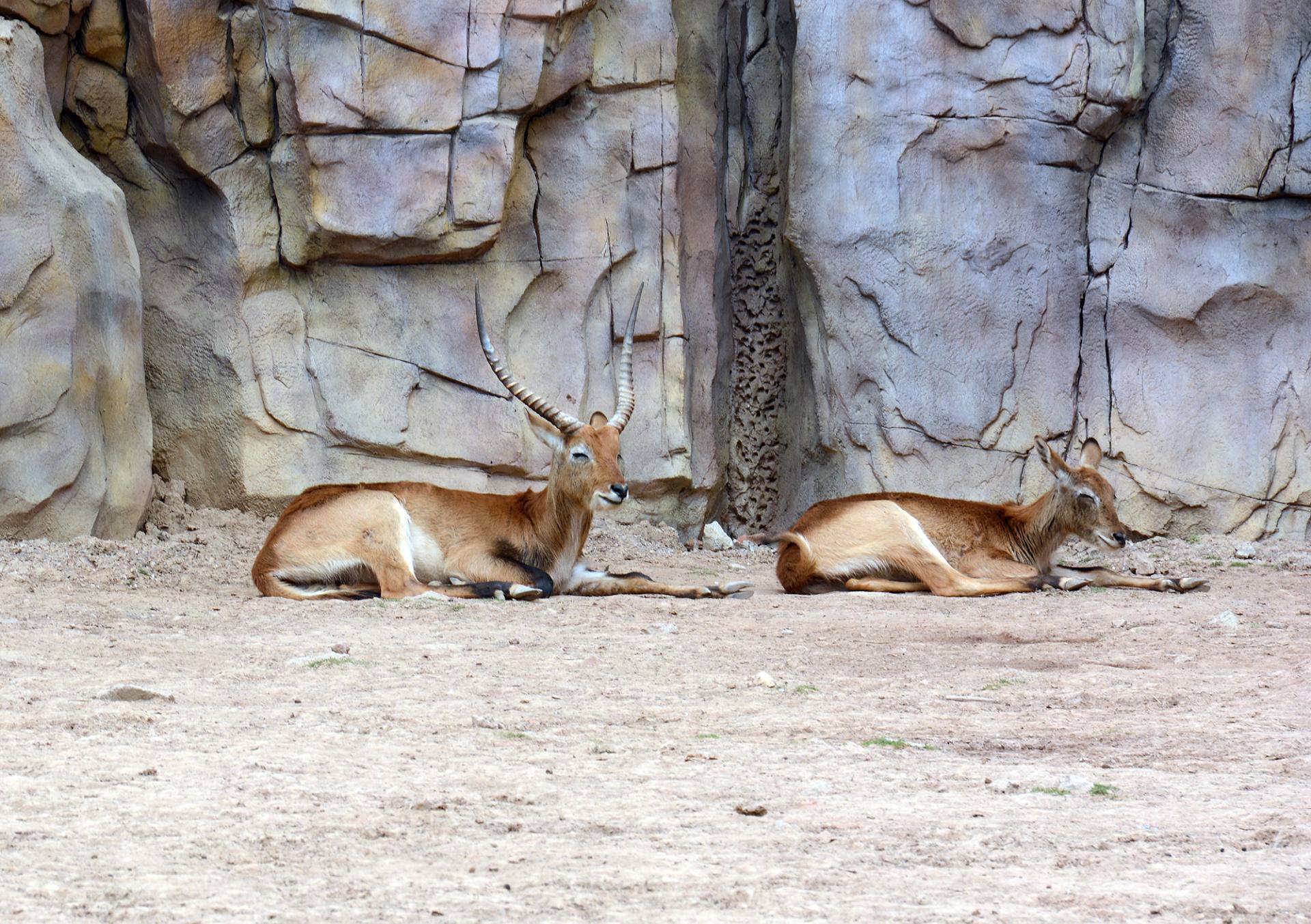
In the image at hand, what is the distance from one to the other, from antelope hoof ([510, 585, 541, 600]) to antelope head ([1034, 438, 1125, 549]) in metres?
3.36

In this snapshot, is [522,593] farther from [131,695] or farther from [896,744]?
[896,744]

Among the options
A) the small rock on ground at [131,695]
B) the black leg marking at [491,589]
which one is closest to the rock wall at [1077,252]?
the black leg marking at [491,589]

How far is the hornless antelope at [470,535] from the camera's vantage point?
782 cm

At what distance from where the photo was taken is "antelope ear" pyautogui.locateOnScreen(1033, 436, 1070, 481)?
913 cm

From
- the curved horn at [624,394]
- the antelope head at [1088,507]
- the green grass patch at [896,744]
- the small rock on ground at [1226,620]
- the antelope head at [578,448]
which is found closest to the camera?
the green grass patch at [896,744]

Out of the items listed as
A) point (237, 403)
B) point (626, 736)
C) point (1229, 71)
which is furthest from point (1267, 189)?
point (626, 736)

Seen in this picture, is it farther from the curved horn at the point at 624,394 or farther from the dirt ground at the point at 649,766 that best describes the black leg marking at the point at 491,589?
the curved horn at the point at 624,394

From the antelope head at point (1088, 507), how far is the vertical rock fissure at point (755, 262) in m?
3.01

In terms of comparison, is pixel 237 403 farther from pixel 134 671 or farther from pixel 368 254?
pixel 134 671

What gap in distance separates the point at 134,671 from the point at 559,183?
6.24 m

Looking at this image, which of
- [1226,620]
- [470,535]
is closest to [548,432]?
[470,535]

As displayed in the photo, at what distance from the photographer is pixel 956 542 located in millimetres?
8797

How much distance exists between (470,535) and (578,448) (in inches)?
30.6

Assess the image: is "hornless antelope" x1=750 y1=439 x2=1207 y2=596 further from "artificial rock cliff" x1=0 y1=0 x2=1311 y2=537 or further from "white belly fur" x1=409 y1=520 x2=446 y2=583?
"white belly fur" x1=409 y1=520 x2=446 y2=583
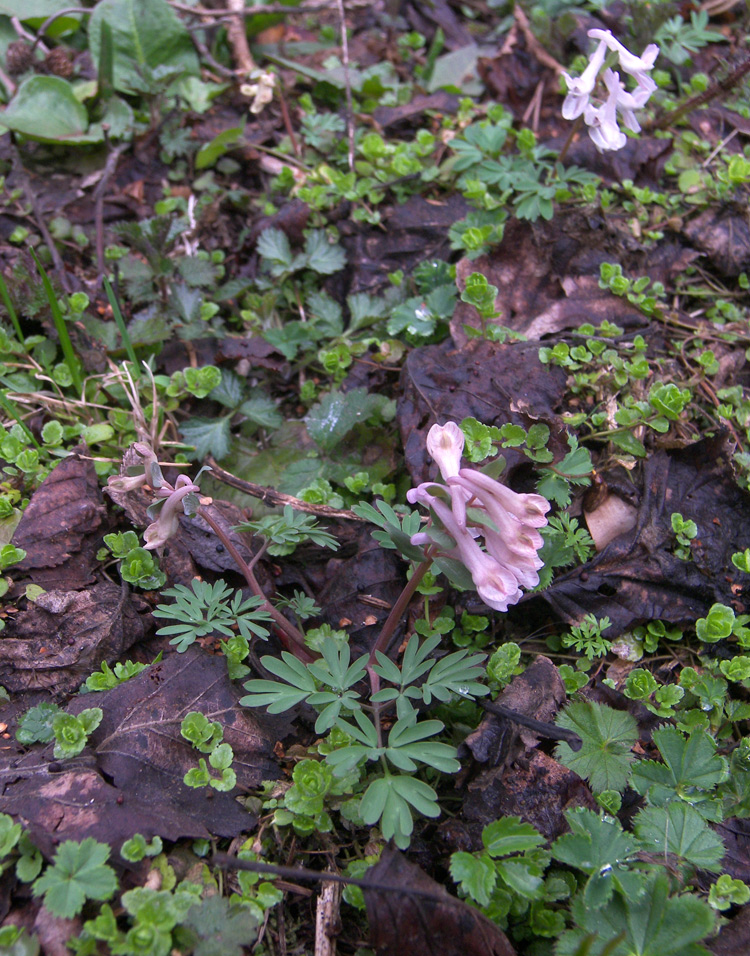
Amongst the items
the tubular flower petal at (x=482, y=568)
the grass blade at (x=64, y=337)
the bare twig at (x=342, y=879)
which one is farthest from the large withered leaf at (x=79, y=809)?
^^^^^^^^^^^^^^^^
Reproduce verbatim the records from the line containing "What gap in" through the end of the records, both ends included, omitting the pictures.

What gap in distance separates the point at 134,671 from the point at 559,183?
6.24 m

Looking at this image, which of
- [1226,620]
- [470,535]
is closest to [548,432]?
[470,535]

As displayed in the photo, at what distance from the photographer is pixel 956 542 located in millimetres?
8797

How much distance exists between (470,535) and (578,448) (in inches)?
30.6

Assess the image: is "hornless antelope" x1=750 y1=439 x2=1207 y2=596 further from "artificial rock cliff" x1=0 y1=0 x2=1311 y2=537 or further from "white belly fur" x1=409 y1=520 x2=446 y2=583?
"white belly fur" x1=409 y1=520 x2=446 y2=583
Amongst the items
the tubular flower petal at (x=482, y=568)
the grass blade at (x=64, y=337)
the bare twig at (x=342, y=879)
which one is farthest from the large withered leaf at (x=79, y=809)?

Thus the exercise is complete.